Akehono Panyukurmu, Supoyo Lali Carane Sambat


Oleh: Rut Sri Wahyuningsih

Hem..pelajaran bahasa Jawa terakhir tahun berapa ya? hehehe..kadang prihatin juga lihat anak-anak zaman sekarang. Bahasa ibu gak pakai bahasa asingpun gak mumpuni. Sehari-hari anak di rumah berkomunikasi dengan orangtua berbahasa Indonesia. Sementara diluar   dengan bahasa jawa, meskipun ngoko gak kebayang aja mereka ternyata lebih banyak kosakata Jawanya dibanding di rumah.


Belum lagi pelajaran bahasa di sekolah, bahasa Inggris, Jerman, Jepang, Korea dan lain-lain siswa dituntut bisa. Demikian juga dengan bahasa Arab, namun bahasa yang terakhir jarang peminatnya. Kalau sekarang mau kursus bahasa Arab selalu ditanya, "Mau kemana kog belajar bahasa Arab, mau jadi TKW ya.."


Hem...dasar otak sumbu pendek, apakah belajar bahasa Arab itu hanya untuk bekerja di Arab. Apa mereka tidak tahu, bahwa  bahasa penduduk Surga adalah bahasa Arab?

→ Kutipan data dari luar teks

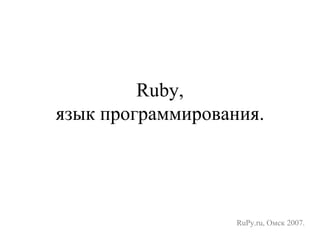 Ruby, язык программирования. RuPy.ru,  Омск 2007. 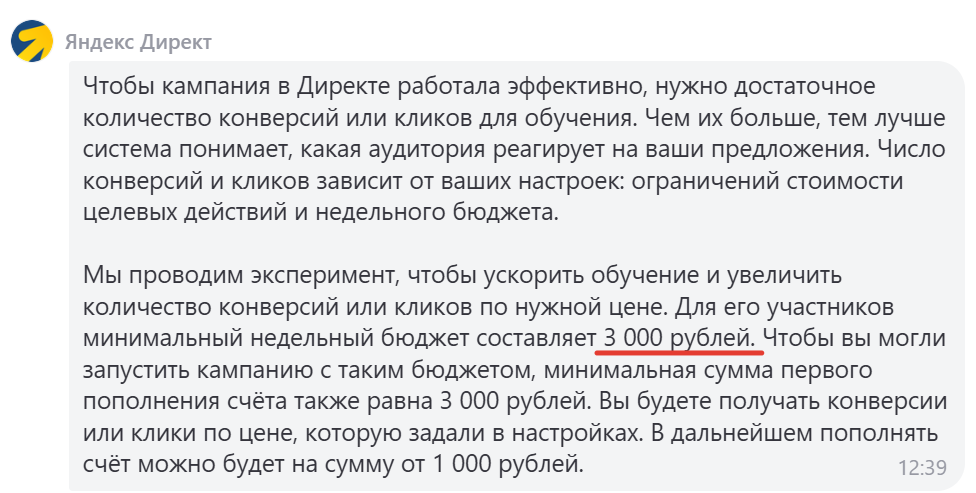 Эксперименты яндекс директ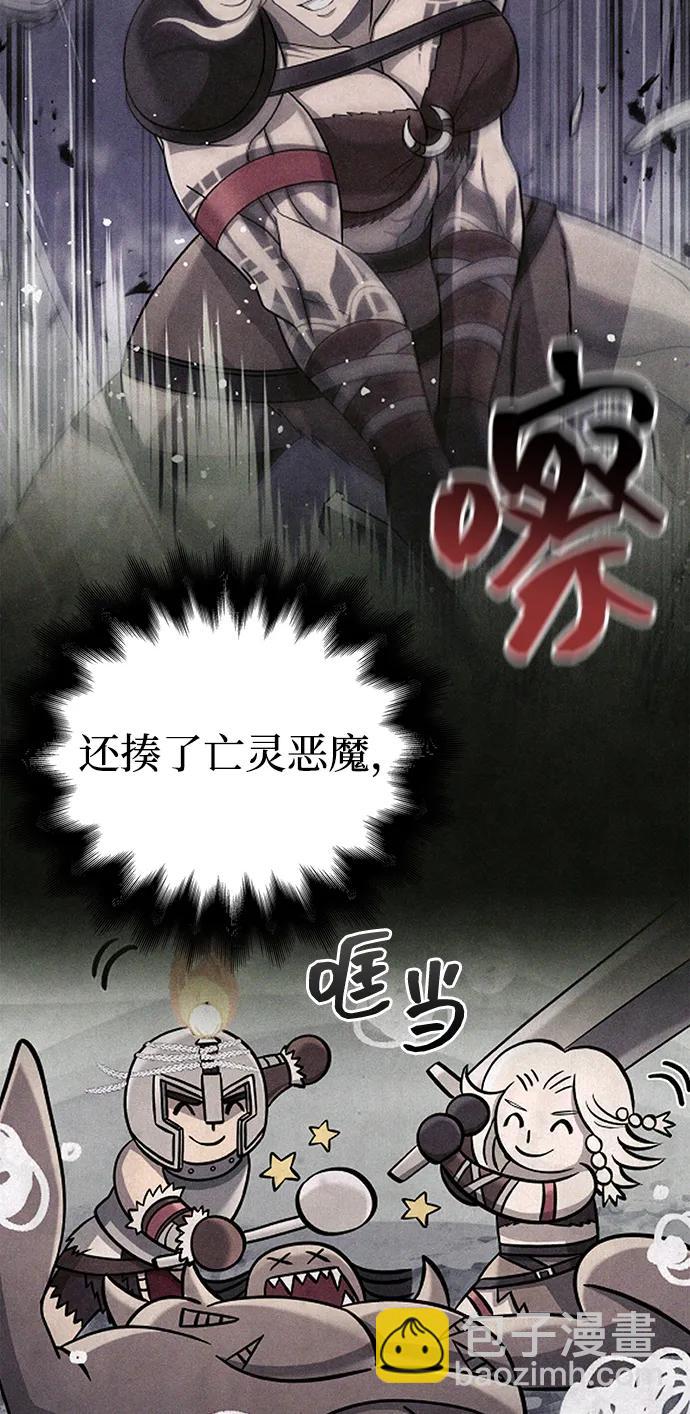 [第74话] 小蛮族人63
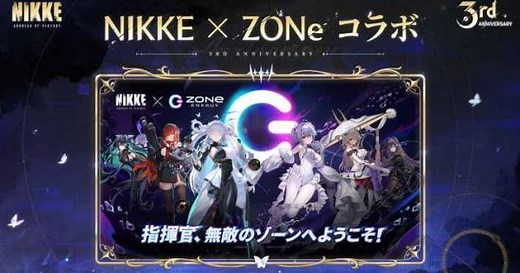 『勝利の女神：NIKKE』3周年記念で「ZONe ENERGY」や大垣書店、CHARGESPOTコラボなどが発表！ - ゲームウィズ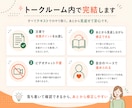 Canva画像をプロ目線で添削します 今のデザインをより良くする改善ポイントをわかりやすく整理 イメージ7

Eitss...ngelantur..saya bukannya mau cerita soal bahasa, namun tulisan yang ada dipunggung sebuah mikrolet. Seperti biasa, ini hasil dari gojek anak dari dan ke sekolah.

Makna tulisan yang saya buat judul dalam banget. Terjemah bebasnya banyak-banyaklah bersyukur supaya lupa caranya mengeluh.

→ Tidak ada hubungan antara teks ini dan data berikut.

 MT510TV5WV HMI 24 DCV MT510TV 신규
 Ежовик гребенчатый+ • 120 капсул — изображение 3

Memang salah satu sifat manusia adalah banyak mengeluh. Allah berfirman,“Sesungguhnya manusia diciptakan bersifat suka mengeluh. Apabila dia ditimpa kesusahan dia berkeluh kesah dan apabila mendapat kebaikan dia menjadi kikir.” (QS. Al-ma’arij: 19-21)

Maka sifat itu akan selalu melekat dalam diri manusia sepanjang dia tak berusaha mencari solusinya. Keluhan itu muncul karena adanya ketidaknyamanan dari sebuah persoalan dan ketika harus mencari solusi tak mendapatkan yang pas. Namun tak jarang keluhan muncul karena kurang sabar, inginnya segala sesuatu sesuai keinginannya dan tanpa memikirkan  bagaimana prosesnya. Maunya instan.

Padahal, menikmati proses itu adalah penting, sehingga kita benar-benar akan menghargai kegagalan maupun kemenangan.  Terkait persoalan hingga membuat manusia mengeluh itu ada tidak pada zaman ini saja, para Nabi dan Rasulpun diuji dengan keluhan. Terlebih mereka adalah qudwah dan teladan umat pada masanya. Ada nabi Nuh yang mengeluhkan umatnya yang tak mau beriman kepada Allah, nabi Musa tentang ayahnya yang menjadi pemahat patung berikut memujanya.

Nabi Luth dengan prilaku kaumnya yang kelewatan. Nabi Muhamad dengan pamannya yang besar jasanya kepada Islam namun enggan bersyahadat dan lain-lain. Padahal, obatnya hanya satu, yaitu banyak bersyukur. Dan para Nabi dan Rasul pulalah contoh bersyukur yang terbaik.

Allah berfirman dalam Surat Ibrahim 14:7 :

“Sesungguhnya jika kamu bersyukur, pasti Kami akan menambah (nikmat) kepadamu, dan jika kamu mengingkari (nikmat-Ku), maka sesungguhnya azab-Ku sangat pedih.”

Banyak bersyukur itu perintah Allah. Bisa dengan zikir, salat dan amal ibadah yang lain. Namun ada yang lebih baik dari semua itu, yaitu berjuang  menerapkan seluruh syariat Allah, karena itulah hal yang paling urgen hari ini. Dengan banyak bersyukur, mengkaji pelajaran dan kemudian menerapkannya, kita akan tahu kemana arah melangkah.

Hidup menjadi lebih produtif. Menghasilkan amal-amal yang terbaik hingga tak lagi mengingat bagaimana caranya mengeluh. Karena mengeluhpun tak menyelesaikan persoalan. Terlebih jika sudah tahu solusinya hanyalah Islam. Maka jika ada manusia yang mengaku muslim namun enggan dengan solusi Islam bahkan menentang atau mengambil pendapatnya sendiri jelas keIslamannya patut dipertanyakan.